# Start of Data entries

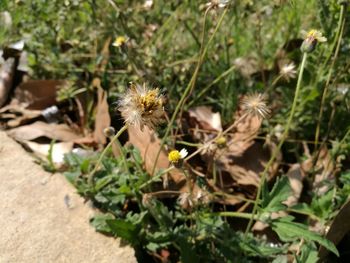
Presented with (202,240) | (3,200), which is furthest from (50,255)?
(202,240)

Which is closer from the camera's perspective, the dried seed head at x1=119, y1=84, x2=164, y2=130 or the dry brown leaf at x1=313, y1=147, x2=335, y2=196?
the dried seed head at x1=119, y1=84, x2=164, y2=130

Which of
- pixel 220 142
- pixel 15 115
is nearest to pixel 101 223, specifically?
pixel 220 142

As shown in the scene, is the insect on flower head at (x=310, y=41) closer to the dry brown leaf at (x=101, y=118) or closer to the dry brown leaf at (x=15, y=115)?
the dry brown leaf at (x=101, y=118)

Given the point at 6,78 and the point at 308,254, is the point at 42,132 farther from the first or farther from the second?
the point at 308,254

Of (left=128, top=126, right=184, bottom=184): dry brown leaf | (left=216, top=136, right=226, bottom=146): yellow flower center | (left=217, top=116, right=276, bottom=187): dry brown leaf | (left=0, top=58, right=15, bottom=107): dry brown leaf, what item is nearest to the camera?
(left=216, top=136, right=226, bottom=146): yellow flower center

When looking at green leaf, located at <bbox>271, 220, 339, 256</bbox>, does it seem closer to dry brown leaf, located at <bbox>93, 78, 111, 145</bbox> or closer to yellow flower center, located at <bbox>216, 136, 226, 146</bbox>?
yellow flower center, located at <bbox>216, 136, 226, 146</bbox>

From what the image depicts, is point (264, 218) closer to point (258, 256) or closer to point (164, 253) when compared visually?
point (258, 256)

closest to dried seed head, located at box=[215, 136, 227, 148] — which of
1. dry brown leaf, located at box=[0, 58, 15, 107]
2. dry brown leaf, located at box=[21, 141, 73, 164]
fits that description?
dry brown leaf, located at box=[21, 141, 73, 164]
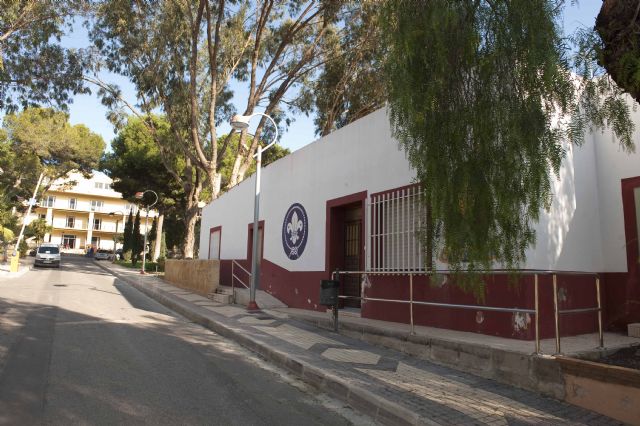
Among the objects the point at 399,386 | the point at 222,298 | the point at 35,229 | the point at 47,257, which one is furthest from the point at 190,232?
the point at 35,229

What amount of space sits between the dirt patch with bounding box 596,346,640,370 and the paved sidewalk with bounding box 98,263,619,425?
117 cm

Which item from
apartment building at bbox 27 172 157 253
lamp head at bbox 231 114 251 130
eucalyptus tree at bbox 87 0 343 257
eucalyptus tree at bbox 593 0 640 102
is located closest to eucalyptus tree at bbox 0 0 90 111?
eucalyptus tree at bbox 87 0 343 257

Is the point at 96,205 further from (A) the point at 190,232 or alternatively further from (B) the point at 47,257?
(A) the point at 190,232

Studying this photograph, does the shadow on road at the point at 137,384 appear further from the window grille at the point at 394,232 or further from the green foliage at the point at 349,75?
the green foliage at the point at 349,75

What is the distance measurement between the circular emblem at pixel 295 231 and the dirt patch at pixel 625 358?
7.67m

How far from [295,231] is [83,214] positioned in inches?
2786

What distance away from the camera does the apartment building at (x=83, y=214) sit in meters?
71.6

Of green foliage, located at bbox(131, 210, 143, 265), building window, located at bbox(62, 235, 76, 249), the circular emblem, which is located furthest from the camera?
building window, located at bbox(62, 235, 76, 249)

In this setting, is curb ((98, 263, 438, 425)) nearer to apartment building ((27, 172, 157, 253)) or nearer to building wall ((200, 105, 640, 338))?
building wall ((200, 105, 640, 338))

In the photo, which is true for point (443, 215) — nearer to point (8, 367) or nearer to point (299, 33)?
point (8, 367)

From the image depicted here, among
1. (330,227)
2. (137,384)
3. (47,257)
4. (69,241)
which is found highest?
(69,241)

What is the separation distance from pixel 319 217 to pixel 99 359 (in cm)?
650

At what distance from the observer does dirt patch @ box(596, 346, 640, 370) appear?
18.5 feet

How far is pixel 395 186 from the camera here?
9297mm
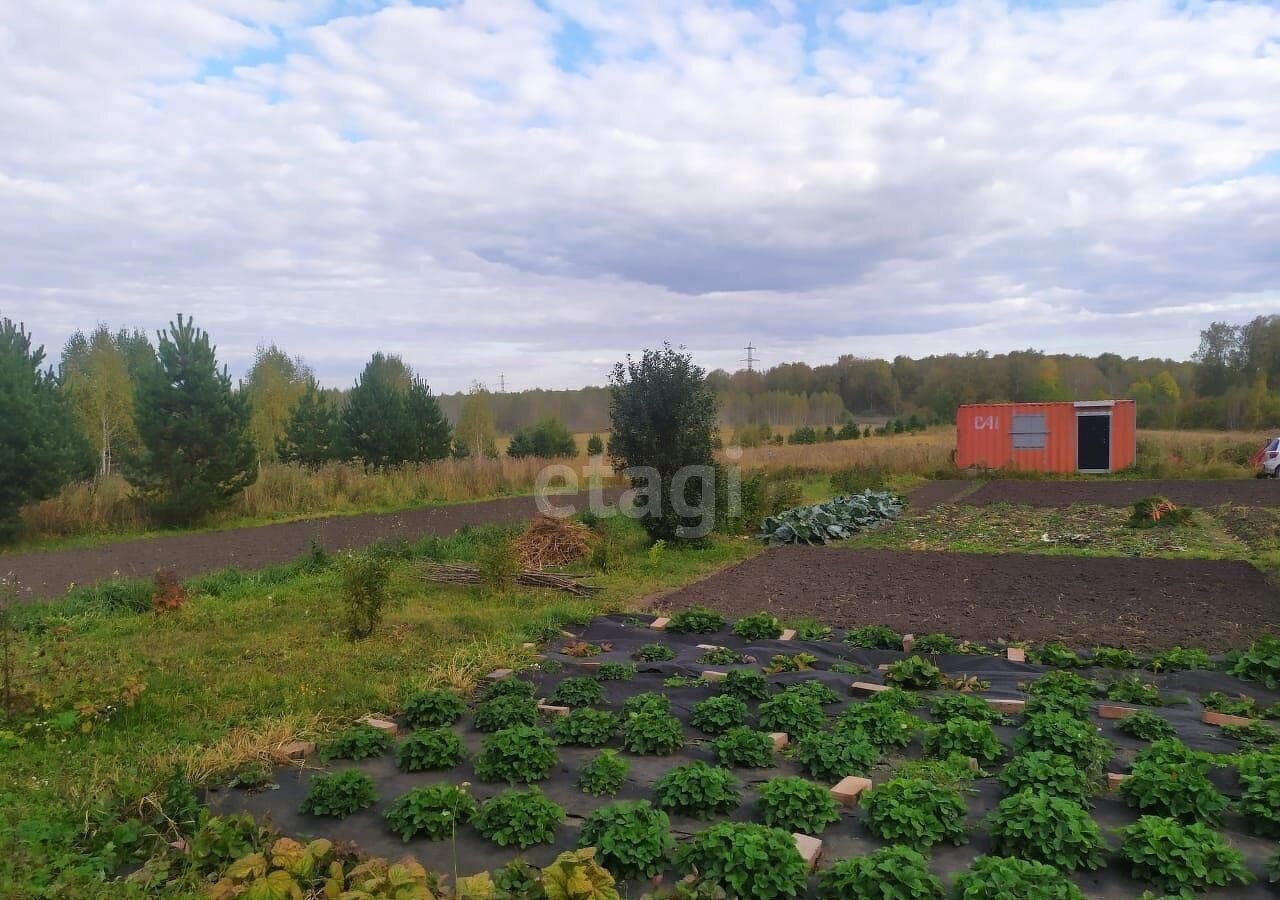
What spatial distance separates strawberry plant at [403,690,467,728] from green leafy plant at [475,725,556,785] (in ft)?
2.44

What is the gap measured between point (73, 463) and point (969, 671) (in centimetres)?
1519

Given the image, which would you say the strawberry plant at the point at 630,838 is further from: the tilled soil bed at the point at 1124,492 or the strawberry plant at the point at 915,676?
the tilled soil bed at the point at 1124,492

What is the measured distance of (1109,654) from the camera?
5887 mm

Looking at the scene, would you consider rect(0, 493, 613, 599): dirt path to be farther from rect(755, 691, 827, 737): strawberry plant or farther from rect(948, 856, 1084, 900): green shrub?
rect(948, 856, 1084, 900): green shrub

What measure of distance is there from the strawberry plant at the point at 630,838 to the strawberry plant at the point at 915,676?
2.61 metres

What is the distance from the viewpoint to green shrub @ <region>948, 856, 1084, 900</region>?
2.71 metres

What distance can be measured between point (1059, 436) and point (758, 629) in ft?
69.1

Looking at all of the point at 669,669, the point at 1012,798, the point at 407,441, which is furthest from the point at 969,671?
the point at 407,441

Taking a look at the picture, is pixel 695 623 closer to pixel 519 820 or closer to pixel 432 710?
pixel 432 710

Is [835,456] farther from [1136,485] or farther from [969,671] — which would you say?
[969,671]

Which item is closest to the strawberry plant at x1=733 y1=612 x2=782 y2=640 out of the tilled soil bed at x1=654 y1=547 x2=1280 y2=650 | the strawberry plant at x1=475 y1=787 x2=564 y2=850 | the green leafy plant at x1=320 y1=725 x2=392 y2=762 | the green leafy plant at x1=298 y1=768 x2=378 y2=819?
the tilled soil bed at x1=654 y1=547 x2=1280 y2=650

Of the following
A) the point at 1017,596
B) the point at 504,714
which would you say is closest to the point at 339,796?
the point at 504,714

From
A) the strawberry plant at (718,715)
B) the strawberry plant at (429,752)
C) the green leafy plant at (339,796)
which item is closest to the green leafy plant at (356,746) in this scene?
the strawberry plant at (429,752)

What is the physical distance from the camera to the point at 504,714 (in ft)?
15.6
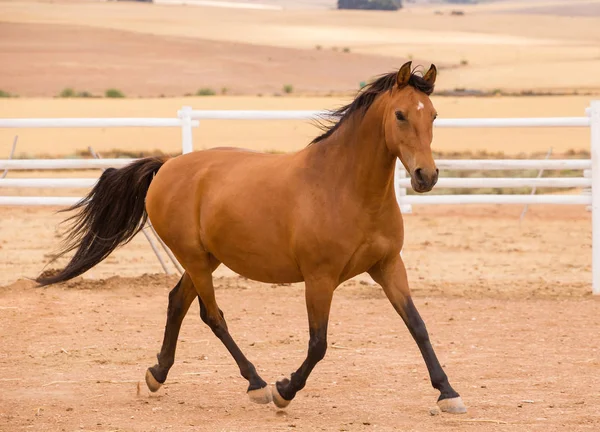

# End of Data entries

Request: Give the listing from the line containing "What is the physical" through the end of the listing, both ends included, as a Markdown table with the columns Row and Line. Leave out blank lines and the pictures.

Reply to the exercise:
| Row | Line |
|---|---|
| 1 | What is the physical distance from the camera to the point at 504,714 (in ft)? |
| 2 | 15.6 |